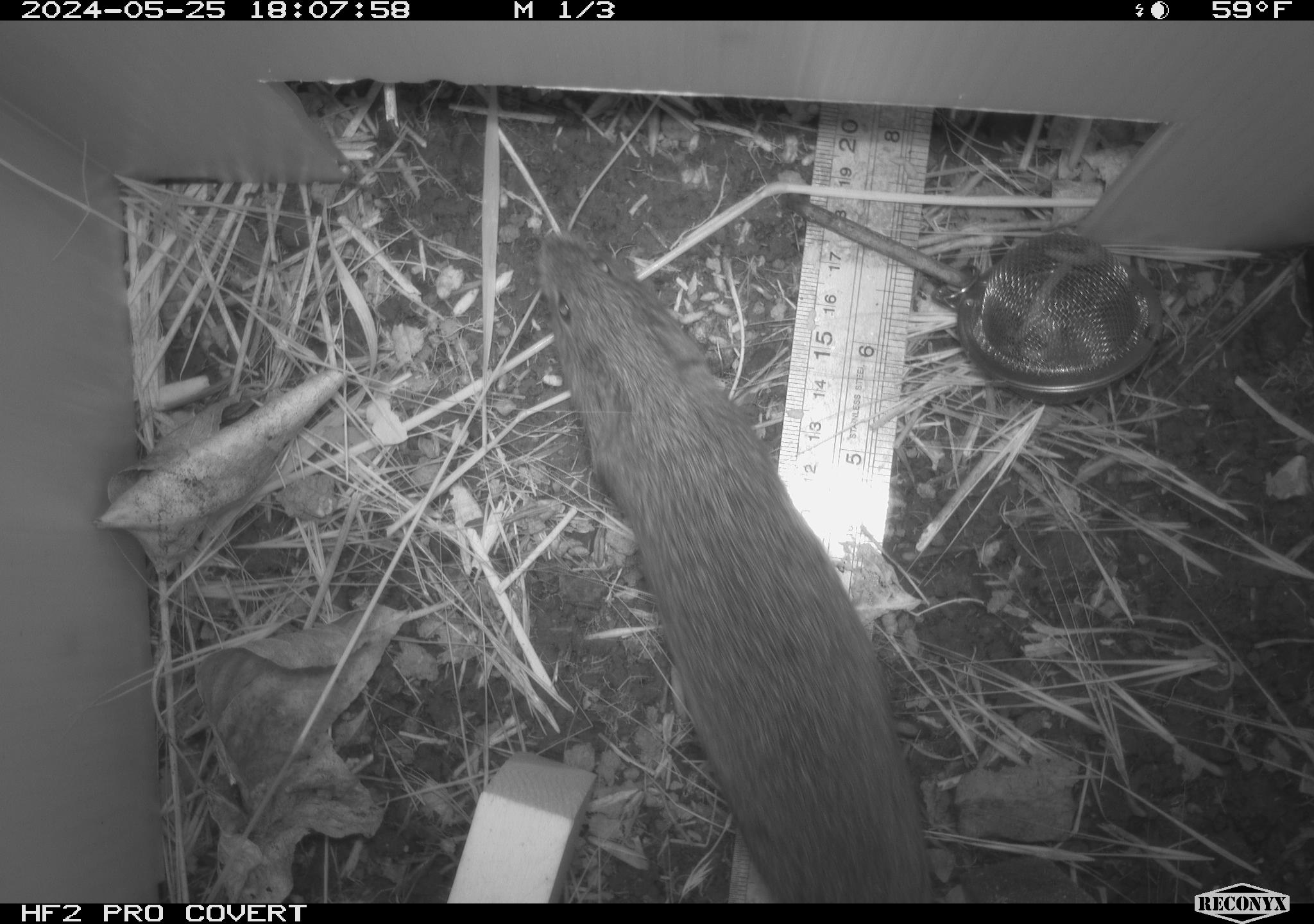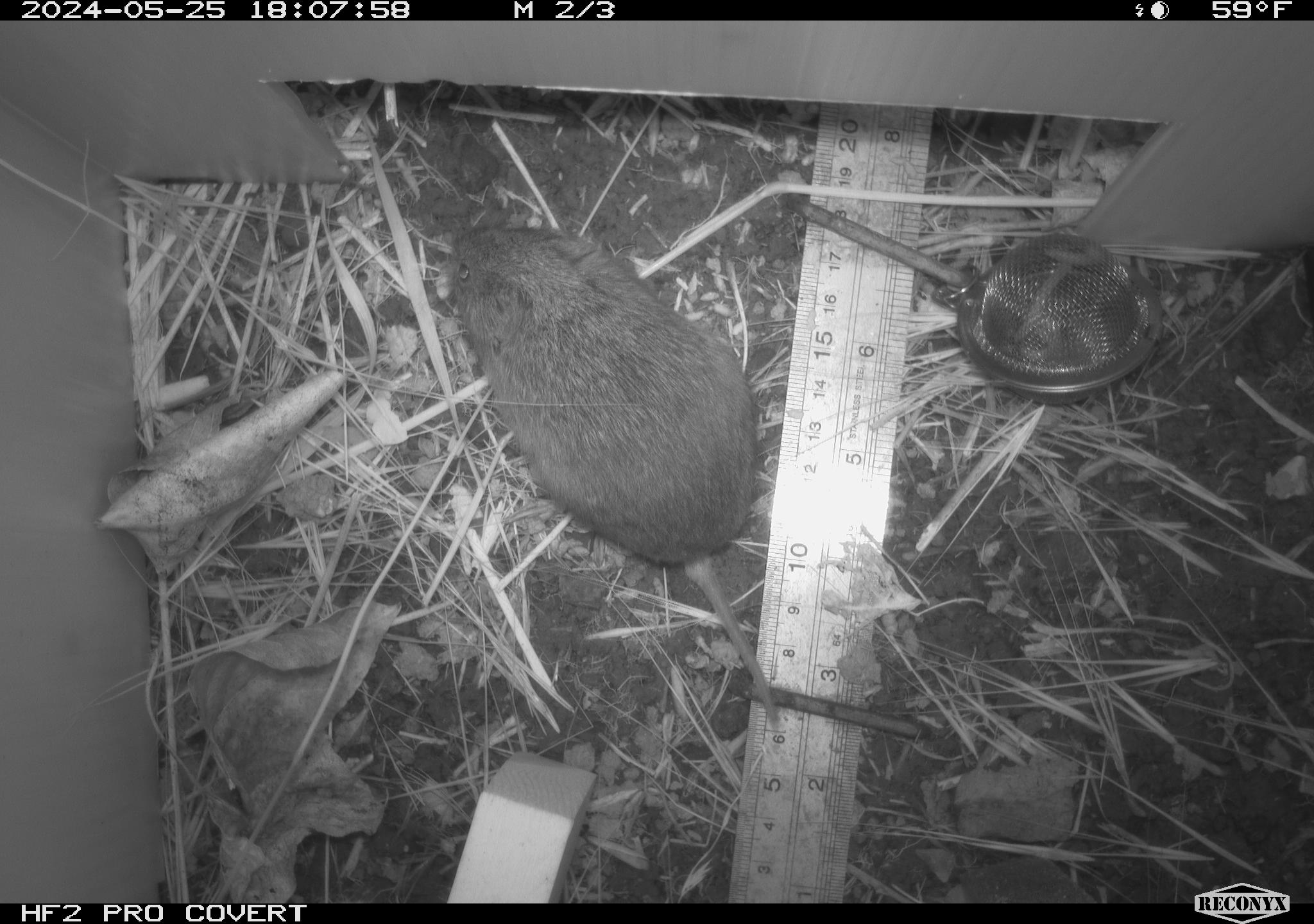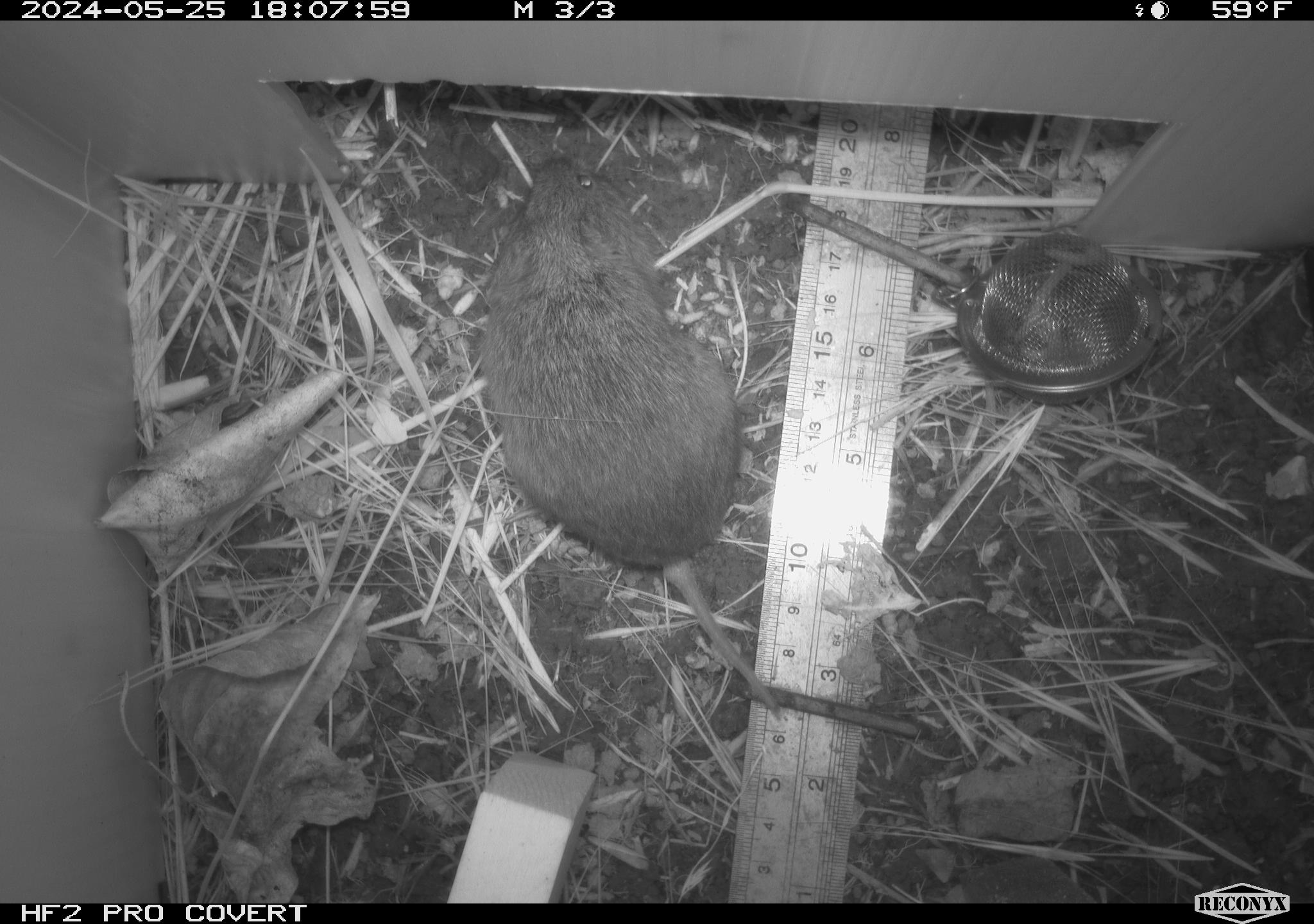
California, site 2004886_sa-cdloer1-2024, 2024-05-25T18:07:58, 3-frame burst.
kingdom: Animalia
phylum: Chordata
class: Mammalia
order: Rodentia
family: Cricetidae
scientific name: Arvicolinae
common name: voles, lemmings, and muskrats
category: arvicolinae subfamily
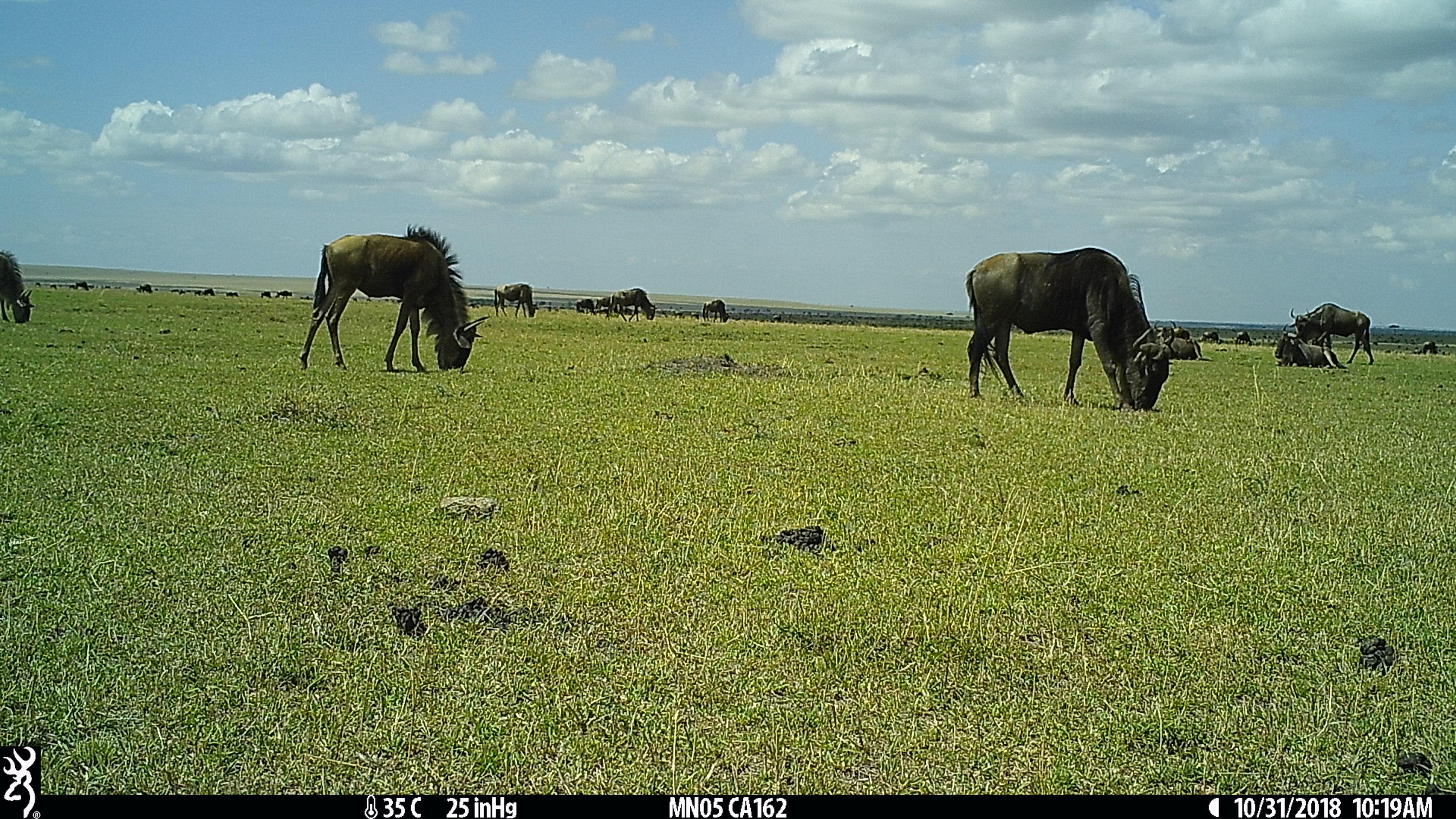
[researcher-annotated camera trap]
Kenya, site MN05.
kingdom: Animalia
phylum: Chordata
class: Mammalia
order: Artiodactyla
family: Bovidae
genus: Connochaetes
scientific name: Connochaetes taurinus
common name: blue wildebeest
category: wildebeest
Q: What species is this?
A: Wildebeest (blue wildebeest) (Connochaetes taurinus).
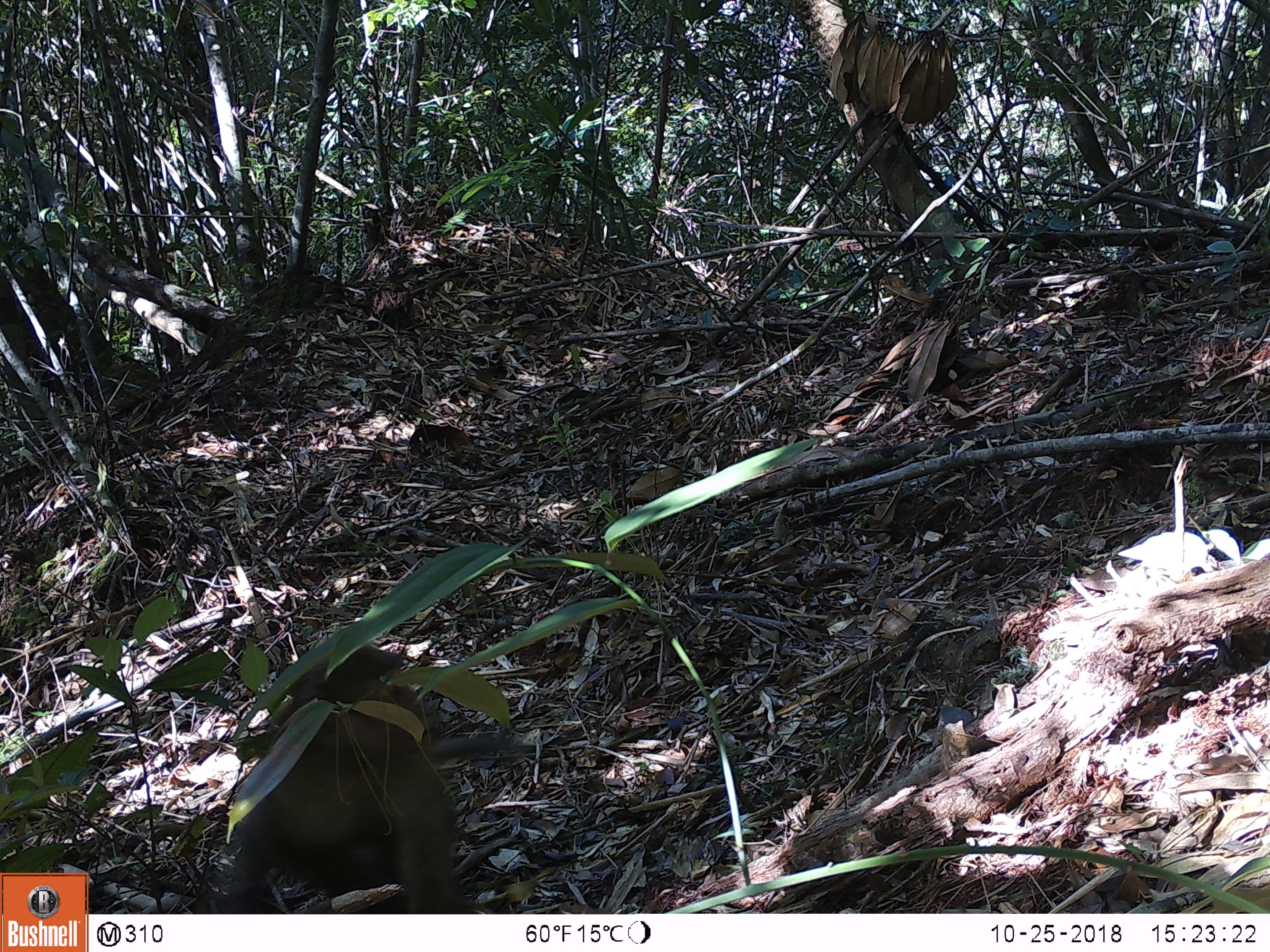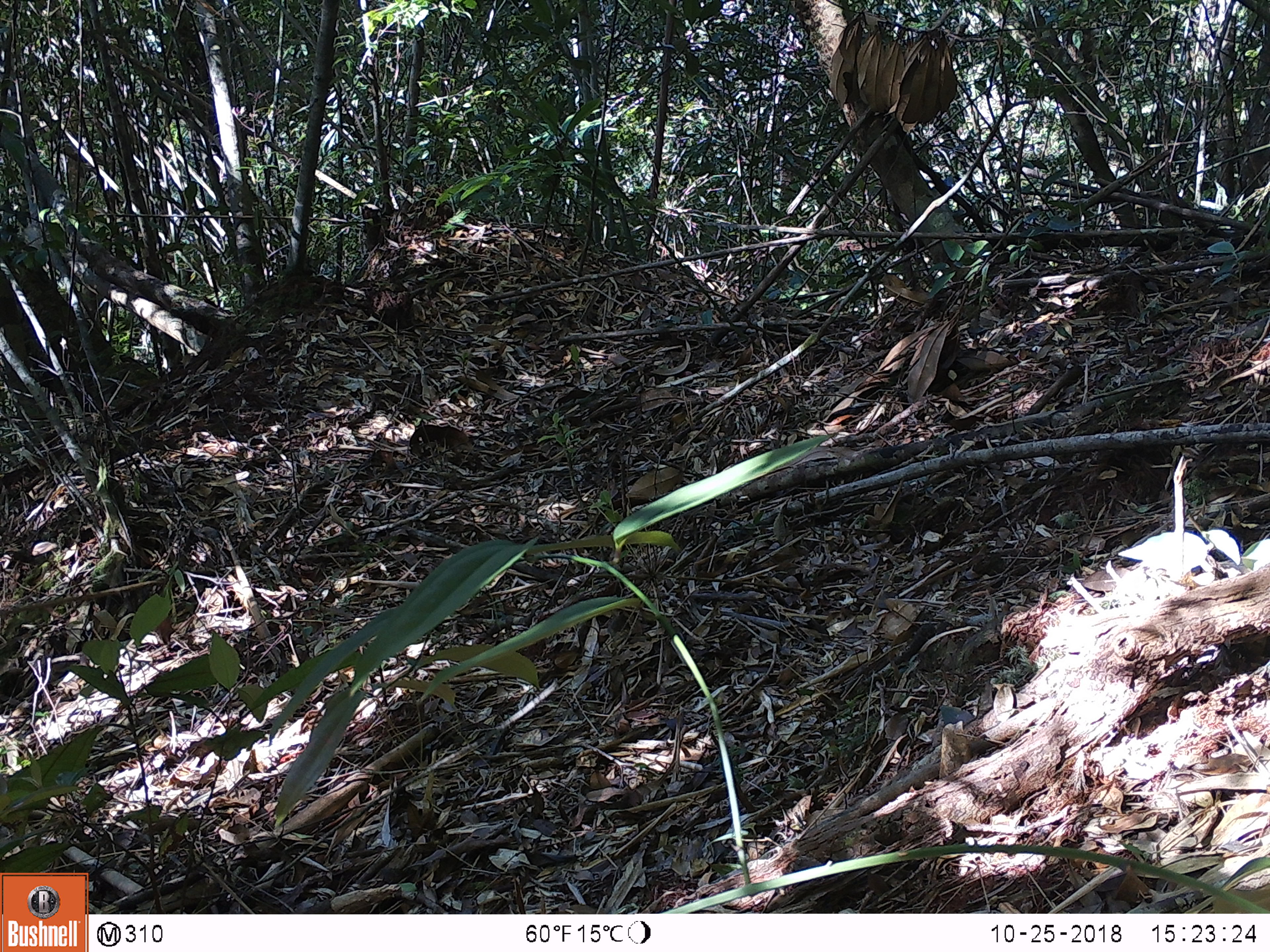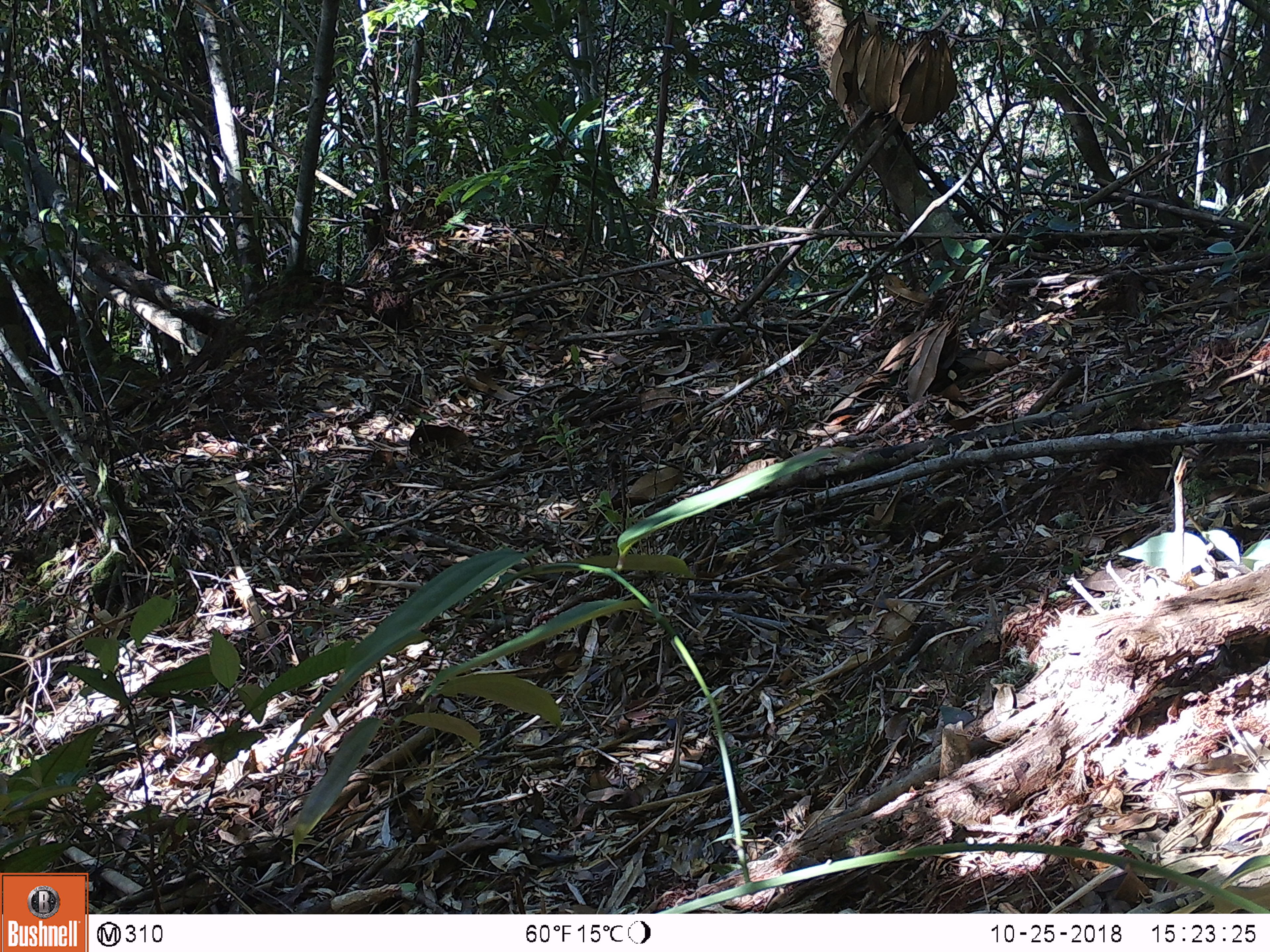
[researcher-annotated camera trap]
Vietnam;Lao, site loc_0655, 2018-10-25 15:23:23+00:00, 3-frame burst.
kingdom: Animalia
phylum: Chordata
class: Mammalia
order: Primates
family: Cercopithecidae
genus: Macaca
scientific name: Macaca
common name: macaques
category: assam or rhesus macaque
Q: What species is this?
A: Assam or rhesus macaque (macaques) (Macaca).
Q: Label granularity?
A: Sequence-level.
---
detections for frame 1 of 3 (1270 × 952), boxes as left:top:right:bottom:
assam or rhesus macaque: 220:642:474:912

----

* WHAT TO DO *
Every line in the material above that has the word "name" should be copied.

* ANSWER SPACE *
scientific name: Arvicolinae
common name: voles, lemmings, and muskrats
scientific name: Connochaetes taurinus
common name: blue wildebeest
scientific name: Macaca
common name: macaques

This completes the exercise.